The Return of Haute Couture
With a new global clientele, fashion's highest art is on the rise
By CHRISTINA PASSARIELLO
Today haute couture is the most modern way to dress because it's very individual," says Pier Paolo Piccioli, who with Maria Grazia Chiuri designs Valentino's ethereal gowns. "It's like customizing your life; it means uniqueness."
There is no argument that haute couture is supremely beautiful. To think of it as the apex of modernity, however, goes against conventional wisdom. In fact, for several years, haute couture has been repeatedly declared on the brink of extinction. But perhaps reports of its death were premature. The strictly governed French craft of handmade and custom-fitted clothing, which is more than a century old, is undergoing a renaissance. In the past few years, six new labels have been awarded the official haute couture designation and entered the fray, bringing the total number of couture houses to 12. Long-established couturiers like Chanel and Valentino are reporting healthy sales.
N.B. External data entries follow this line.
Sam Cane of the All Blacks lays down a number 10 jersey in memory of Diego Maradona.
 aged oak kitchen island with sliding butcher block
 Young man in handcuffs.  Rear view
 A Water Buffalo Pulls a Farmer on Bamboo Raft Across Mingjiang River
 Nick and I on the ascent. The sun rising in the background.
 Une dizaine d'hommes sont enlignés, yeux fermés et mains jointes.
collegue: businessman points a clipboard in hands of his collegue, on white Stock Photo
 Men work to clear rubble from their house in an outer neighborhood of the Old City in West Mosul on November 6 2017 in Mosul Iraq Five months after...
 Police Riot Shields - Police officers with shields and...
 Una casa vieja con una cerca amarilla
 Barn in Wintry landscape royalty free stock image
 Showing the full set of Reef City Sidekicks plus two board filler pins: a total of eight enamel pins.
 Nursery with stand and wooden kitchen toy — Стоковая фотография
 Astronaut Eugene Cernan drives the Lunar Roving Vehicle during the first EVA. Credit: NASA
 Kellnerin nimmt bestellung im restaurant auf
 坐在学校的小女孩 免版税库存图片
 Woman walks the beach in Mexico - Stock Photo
And new customers from emerging markets like China, Brazil, the Middle East and Russia have stepped in to bolster the ranks of the fading old guard.
The current state of couture has emerged from the ashes of economic turmoil. "Couture seems more relevant now than it was in the boom years," says designer Donatella Versace, who this season returned Atelier Versace to the official couture runway after eight years of low-key presentations. "The global downturn has made people think about the value of things. Couture may be expensive, but as a reflection of the designer's art, and as an expression of pure creativity in fashion, it is unsurpassed."
As a rule, couture houses are secretive about their clientele. Purchasing a custom-made, five-figure piece of clothing comes with the gift of discretion, a rare commodity in our publicity-crazed world. But executives describe many of their new clients as relatively young working women—doctors, lawyers, executives—who spend their own salaries, often on daywear and not merely for special occasions like weddings and black-tie galas. One of Valentino's recent couture clients, for example, is an equestrian enthusiast who wanted a bespoke jacket to wear with her riding pants.
Where you can really see a marked shift is in many of these houses' post-show itineraries. Up until just a few years ago, most clients were in the U.S. and Western Europe, and after the runway shows in Paris, designers would take their collections to New York City and Los Angeles for additional presentations. Now Dior, Chanel and Armani Privé all go to Hong Kong, Shanghai and Dubai, and do private appointments in many other cities. The atelier heads also travel for individual fittings, maintaining the personalized relationship the houses have long cultivated with their clients despite couture's recently globalized nature.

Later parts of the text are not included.